They clean our bathrooms, pick up our trash and maintain the appearance of the campus. They are the UT facilities workers.

Facility services is a broad department that includes building, landscape and lock and key services on a campus with more than 260 buildings, 556 acres and 33 miles of sidewalks and plazas.

Josh Smyser is a facility services worker who cleans the Stokely Management Center. Smyser has been employed by the university for a little over a year.

"It's a decent job," Smyser said, "but it could be better."

According to Smyser, there are three major issues with the job; the wages, the employee evaluation system and the mistreatment of workers by supervisors.

Based on a UT Faculty Senate study conducted for the 2010-11 academic year, a "living wage" is around $9 an hour, or $25,000 per year. The study defined a living wage as one that is "sufficient to pay for the basic bare-bones needs of a family living in today's America without having to resort to public benefits, crime or private charity."

The present base pay for UT facilities workers is $8.50 an hour.

"I'm single, so it's a little easier for me to live on that salary," Smyser said. "But I know people who have families to support and they really struggle."

In order for facility workers to receive more than the base pay, they must score well on evaluations conducted by their supervisor.

"The current push is to make all pay raises performance-based rather than across the board increases," said Janet Miles, vice president of the United Campus Workers Knoxville chapter. "This means that a poor performance evaluation has a direct negative effect on an employee."

The reasoning behind this type of system seems sound, Miles said, but there are issues with the way employees are assessed that make evaluations arbitrary and inaccurate.

"There is no consistent system-wide process for writing performance evaluations," Miles said. "There is training for it, but it is entirely optional."

Poorly-conducted evaluations by supervisors are frequent occurrences, Smyser said, adding that the assessments are "pretty much a joke."

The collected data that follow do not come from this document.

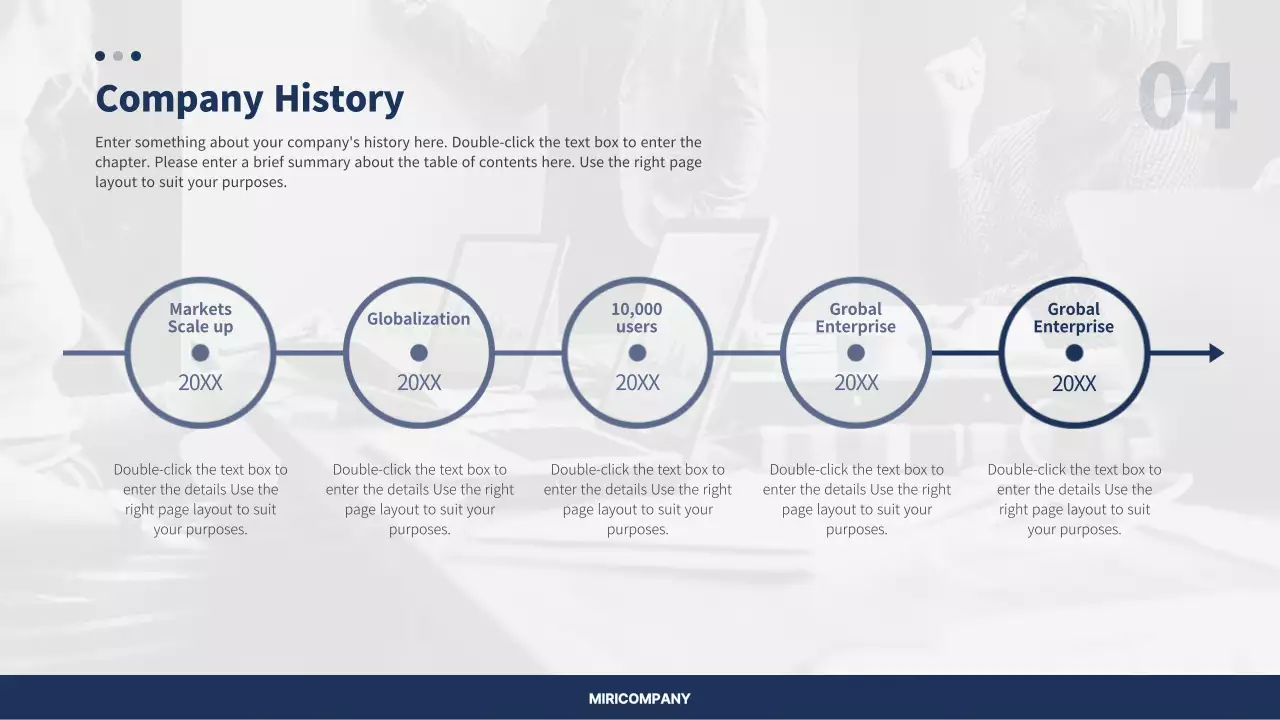 Company History

04

Enter something about your company's history here. Double-click the text box to enter the chapter. Please enter a brief summary about the table of contents here. Use the right page layout to suit your purposes.

Markets Scale up
20XX

Globalization
20XX

10,000 users
20XX

Grobal Enterprise
20XX

Grobal Enterprise
20XX

Double-click the text box to enter the details Use the right page layout to suit your purposes.

Double-click the text box to enter the details Use the right page layout to suit your purposes.

Double-click the text box to enter the details Use the right page layout to suit your purposes.

Double-click the text box to enter the details Use the right page layout to suit your purposes.

Double-click the text box to enter the details Use the right page layout to suit your purposes.

MIRICOMPANY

"Someone I know had a supervisor write on their evaluation that they were not a 'team player' and so they were marked poorly on that section," he said. "It made no sense because that man works by himself in a building. Now he won't be able to get a raise."

A lack of supervisory training can lead to substandard leadership skills, Smyser said.

"My boss was not really trained to be a supervisor," he said. "He and others just make it up as they go along, which can lead to a sort of dictatorial style. They just want to tell you what to do even if they don't know the right way or have never read the code of conduct."

There have been reports of supervisors verbally abusing employees in front of other workers and UT students.

"The way some supervisors talked to us made me feel beneath myself," said Gary Thomas, who recently retired from his job maintaining the Dougherty Engineering Building due to a disability. "I'm a human being, too, and [supervisors] act like they're better than us. They just don't care."

"There's really no way to guard against verbal abuse," Smyser said. "Some people carry around recording devices in their pockets so they can defend themselves."

According to the UCW, the mistreatment of facility employees has led to almost a 50 percent turnover rate since January of 2012.

"Understaffing is constant," Smyser said. "If you don't treat people well, if you don't pay people well, they don't stay."

On May 1 of this year, Smyser and four other facilities services employees led a "Justice for UT Custodians Speakout" to air their grievances. Approximately 70 people were in attendance at the UC Shiloh Room where the meeting was held, according to the Knoxville News Sentinel.

"At a public institution, this kind of bully culture is completely unacceptable," Smyser said in a media advisory for the speakout. "And the record shows that management is making it unbearable."

Karen Ann Simsen, UT media and internal relations director addressed the allegations in a statement responding to the speakout.

"We take very seriously all of the claims that have been alleged by the custodial employees of Facilities Services," Simsen said.

Some response has resulted from the event, Smyser said, but not in all areas or to the extent desired by the facility workers.

"There still needs to be clear expectations that we're measured by and that everyone acknowledges," Smyser said. "I worked for the county school system and there we had checklists and procedures to follow to clean different areas. None of that exists here.

"And we need to be paid a livable wage for the job. Our union is reinitiating a living wage campaign that we are hoping will produce change."

Thomas falls under the same belief.

"UT is a great place to go to school," Thomas said, "And a great place to watch a football game, but I've seen things that need to change."